Bertolak dari takrif yang diberikan kepada tamaddun, dapat kita simpulkan bahwa tamaddun tiada lain adalah proses dan hasil tindakan manusia. Rangkaian tindakan manusia bisa dikias sebagai batu-bata yang membangun tamaddun. Rangkaian tindakan manusia bisa dipilah menjadi dua kelompok besar, yaitu: (1) tindakan manusia sebagai akibat dari interaksinya dengan Tuhan, dengan diri sendiri, dengan orang lain, baik sebagai individu, sebagai anggota masyarakat, maupun sebagai umat manusia, (2) tindakan manusia sebagai akibat dari interaksinya dengan alam, benda-benda, serta makhluk-makhluk lain.
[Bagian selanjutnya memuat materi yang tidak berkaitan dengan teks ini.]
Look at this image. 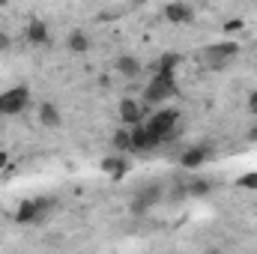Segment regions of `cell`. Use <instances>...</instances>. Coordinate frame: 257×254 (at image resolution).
<instances>
[{
    "label": "cell",
    "instance_id": "2",
    "mask_svg": "<svg viewBox=\"0 0 257 254\" xmlns=\"http://www.w3.org/2000/svg\"><path fill=\"white\" fill-rule=\"evenodd\" d=\"M48 212H51V200L48 197H33V200H24L15 209V221L18 224H42Z\"/></svg>",
    "mask_w": 257,
    "mask_h": 254
},
{
    "label": "cell",
    "instance_id": "3",
    "mask_svg": "<svg viewBox=\"0 0 257 254\" xmlns=\"http://www.w3.org/2000/svg\"><path fill=\"white\" fill-rule=\"evenodd\" d=\"M177 123H180V114H177V111H156V114L147 120V129H150V135H156V138L165 144V141L174 138Z\"/></svg>",
    "mask_w": 257,
    "mask_h": 254
},
{
    "label": "cell",
    "instance_id": "23",
    "mask_svg": "<svg viewBox=\"0 0 257 254\" xmlns=\"http://www.w3.org/2000/svg\"><path fill=\"white\" fill-rule=\"evenodd\" d=\"M248 141H251V144H257V126L248 129Z\"/></svg>",
    "mask_w": 257,
    "mask_h": 254
},
{
    "label": "cell",
    "instance_id": "21",
    "mask_svg": "<svg viewBox=\"0 0 257 254\" xmlns=\"http://www.w3.org/2000/svg\"><path fill=\"white\" fill-rule=\"evenodd\" d=\"M239 27H242V21H227V24H224L227 33H230V30H239Z\"/></svg>",
    "mask_w": 257,
    "mask_h": 254
},
{
    "label": "cell",
    "instance_id": "25",
    "mask_svg": "<svg viewBox=\"0 0 257 254\" xmlns=\"http://www.w3.org/2000/svg\"><path fill=\"white\" fill-rule=\"evenodd\" d=\"M144 3H150V0H135V6H144Z\"/></svg>",
    "mask_w": 257,
    "mask_h": 254
},
{
    "label": "cell",
    "instance_id": "11",
    "mask_svg": "<svg viewBox=\"0 0 257 254\" xmlns=\"http://www.w3.org/2000/svg\"><path fill=\"white\" fill-rule=\"evenodd\" d=\"M36 117H39V123L45 129H60V123H63V114H60V108L54 102H42L36 108Z\"/></svg>",
    "mask_w": 257,
    "mask_h": 254
},
{
    "label": "cell",
    "instance_id": "19",
    "mask_svg": "<svg viewBox=\"0 0 257 254\" xmlns=\"http://www.w3.org/2000/svg\"><path fill=\"white\" fill-rule=\"evenodd\" d=\"M239 189L257 191V171H251V174H242V177H239Z\"/></svg>",
    "mask_w": 257,
    "mask_h": 254
},
{
    "label": "cell",
    "instance_id": "5",
    "mask_svg": "<svg viewBox=\"0 0 257 254\" xmlns=\"http://www.w3.org/2000/svg\"><path fill=\"white\" fill-rule=\"evenodd\" d=\"M27 105H30V90L27 87H9V93L0 96V111L6 117H15V114L27 111Z\"/></svg>",
    "mask_w": 257,
    "mask_h": 254
},
{
    "label": "cell",
    "instance_id": "9",
    "mask_svg": "<svg viewBox=\"0 0 257 254\" xmlns=\"http://www.w3.org/2000/svg\"><path fill=\"white\" fill-rule=\"evenodd\" d=\"M165 18H168L171 24H189L194 18V9L189 3H183V0H171V3L165 6Z\"/></svg>",
    "mask_w": 257,
    "mask_h": 254
},
{
    "label": "cell",
    "instance_id": "12",
    "mask_svg": "<svg viewBox=\"0 0 257 254\" xmlns=\"http://www.w3.org/2000/svg\"><path fill=\"white\" fill-rule=\"evenodd\" d=\"M27 42L30 45H48L51 42V33H48V24L42 21V18H30V24H27Z\"/></svg>",
    "mask_w": 257,
    "mask_h": 254
},
{
    "label": "cell",
    "instance_id": "17",
    "mask_svg": "<svg viewBox=\"0 0 257 254\" xmlns=\"http://www.w3.org/2000/svg\"><path fill=\"white\" fill-rule=\"evenodd\" d=\"M177 66H180V54H162L153 63V72H177Z\"/></svg>",
    "mask_w": 257,
    "mask_h": 254
},
{
    "label": "cell",
    "instance_id": "26",
    "mask_svg": "<svg viewBox=\"0 0 257 254\" xmlns=\"http://www.w3.org/2000/svg\"><path fill=\"white\" fill-rule=\"evenodd\" d=\"M0 6H9V0H0Z\"/></svg>",
    "mask_w": 257,
    "mask_h": 254
},
{
    "label": "cell",
    "instance_id": "8",
    "mask_svg": "<svg viewBox=\"0 0 257 254\" xmlns=\"http://www.w3.org/2000/svg\"><path fill=\"white\" fill-rule=\"evenodd\" d=\"M162 141L156 138V135H150V129L147 126H132V153H147V150H156Z\"/></svg>",
    "mask_w": 257,
    "mask_h": 254
},
{
    "label": "cell",
    "instance_id": "27",
    "mask_svg": "<svg viewBox=\"0 0 257 254\" xmlns=\"http://www.w3.org/2000/svg\"><path fill=\"white\" fill-rule=\"evenodd\" d=\"M0 117H3V111H0Z\"/></svg>",
    "mask_w": 257,
    "mask_h": 254
},
{
    "label": "cell",
    "instance_id": "22",
    "mask_svg": "<svg viewBox=\"0 0 257 254\" xmlns=\"http://www.w3.org/2000/svg\"><path fill=\"white\" fill-rule=\"evenodd\" d=\"M9 42H12V39H9L6 33H0V51H6V48H9Z\"/></svg>",
    "mask_w": 257,
    "mask_h": 254
},
{
    "label": "cell",
    "instance_id": "1",
    "mask_svg": "<svg viewBox=\"0 0 257 254\" xmlns=\"http://www.w3.org/2000/svg\"><path fill=\"white\" fill-rule=\"evenodd\" d=\"M177 72H153V81L144 87V102L147 105H165L168 99L177 96Z\"/></svg>",
    "mask_w": 257,
    "mask_h": 254
},
{
    "label": "cell",
    "instance_id": "13",
    "mask_svg": "<svg viewBox=\"0 0 257 254\" xmlns=\"http://www.w3.org/2000/svg\"><path fill=\"white\" fill-rule=\"evenodd\" d=\"M120 120H123V126H138L144 120V105L135 99H123L120 102Z\"/></svg>",
    "mask_w": 257,
    "mask_h": 254
},
{
    "label": "cell",
    "instance_id": "4",
    "mask_svg": "<svg viewBox=\"0 0 257 254\" xmlns=\"http://www.w3.org/2000/svg\"><path fill=\"white\" fill-rule=\"evenodd\" d=\"M236 54H239V42H236V39H224V42H215V45H206V48H203V60L209 66L230 63Z\"/></svg>",
    "mask_w": 257,
    "mask_h": 254
},
{
    "label": "cell",
    "instance_id": "16",
    "mask_svg": "<svg viewBox=\"0 0 257 254\" xmlns=\"http://www.w3.org/2000/svg\"><path fill=\"white\" fill-rule=\"evenodd\" d=\"M111 144H114V150L117 153H132V126H123L114 132V138H111Z\"/></svg>",
    "mask_w": 257,
    "mask_h": 254
},
{
    "label": "cell",
    "instance_id": "20",
    "mask_svg": "<svg viewBox=\"0 0 257 254\" xmlns=\"http://www.w3.org/2000/svg\"><path fill=\"white\" fill-rule=\"evenodd\" d=\"M245 108H248V114H251V117H257V90L251 93V96H248V102H245Z\"/></svg>",
    "mask_w": 257,
    "mask_h": 254
},
{
    "label": "cell",
    "instance_id": "6",
    "mask_svg": "<svg viewBox=\"0 0 257 254\" xmlns=\"http://www.w3.org/2000/svg\"><path fill=\"white\" fill-rule=\"evenodd\" d=\"M159 200H162V186H147V189H141L135 197H132L128 209H132V215H144V212L153 209Z\"/></svg>",
    "mask_w": 257,
    "mask_h": 254
},
{
    "label": "cell",
    "instance_id": "7",
    "mask_svg": "<svg viewBox=\"0 0 257 254\" xmlns=\"http://www.w3.org/2000/svg\"><path fill=\"white\" fill-rule=\"evenodd\" d=\"M102 171L114 180V183H120V180H126L128 171H132V162L126 159V153H117V156H108V159H102Z\"/></svg>",
    "mask_w": 257,
    "mask_h": 254
},
{
    "label": "cell",
    "instance_id": "15",
    "mask_svg": "<svg viewBox=\"0 0 257 254\" xmlns=\"http://www.w3.org/2000/svg\"><path fill=\"white\" fill-rule=\"evenodd\" d=\"M141 69H144L141 60H138V57H132V54H123V57L117 60V72H120L123 78H138V75H141Z\"/></svg>",
    "mask_w": 257,
    "mask_h": 254
},
{
    "label": "cell",
    "instance_id": "24",
    "mask_svg": "<svg viewBox=\"0 0 257 254\" xmlns=\"http://www.w3.org/2000/svg\"><path fill=\"white\" fill-rule=\"evenodd\" d=\"M6 159H9V156H6V153H3V150H0V171H3V168H6Z\"/></svg>",
    "mask_w": 257,
    "mask_h": 254
},
{
    "label": "cell",
    "instance_id": "10",
    "mask_svg": "<svg viewBox=\"0 0 257 254\" xmlns=\"http://www.w3.org/2000/svg\"><path fill=\"white\" fill-rule=\"evenodd\" d=\"M206 159H209V147H189V150H183L180 165H183L186 171H197V168L206 165Z\"/></svg>",
    "mask_w": 257,
    "mask_h": 254
},
{
    "label": "cell",
    "instance_id": "14",
    "mask_svg": "<svg viewBox=\"0 0 257 254\" xmlns=\"http://www.w3.org/2000/svg\"><path fill=\"white\" fill-rule=\"evenodd\" d=\"M90 45H93V42H90V36H87L84 30H72V33L66 36V48H69L72 54H87Z\"/></svg>",
    "mask_w": 257,
    "mask_h": 254
},
{
    "label": "cell",
    "instance_id": "18",
    "mask_svg": "<svg viewBox=\"0 0 257 254\" xmlns=\"http://www.w3.org/2000/svg\"><path fill=\"white\" fill-rule=\"evenodd\" d=\"M186 189H189V194H192V197H206V194L212 191V186H209L206 180H192Z\"/></svg>",
    "mask_w": 257,
    "mask_h": 254
}]
</instances>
Unsur-unsur tindakan manusia, sehagaimana dapat disimpulkan dari sejarah umat dan ayat-ayat- al-Qur’an, terdiri dari: kehendak bebas, kemampuan, dan pengetahuan. Tanpa kehendak bebas manusia tak dapat berbuat apa-apa, apalagi dalam fungsinya sebagai khalifah. Oleh sebab itu, unsur ini juga membedakan manusia dari makhluk lain. Malaikat tidak diangkat sebagai khalifah karena patuh sepenuhnya kepada perintah kepada Allah, dan tidak memiliki kehendak bebas. Namun kehendak bebas manusia bersifat terbatas. Seseorang, misalnya, tidak sanggup memilih ibu dan atau bapak yang akan melahirkannya. Kebebasan manusia dibatasi oleh kemampuan dan kodratnya, baik sebagai individu atau sebagai masyarakat.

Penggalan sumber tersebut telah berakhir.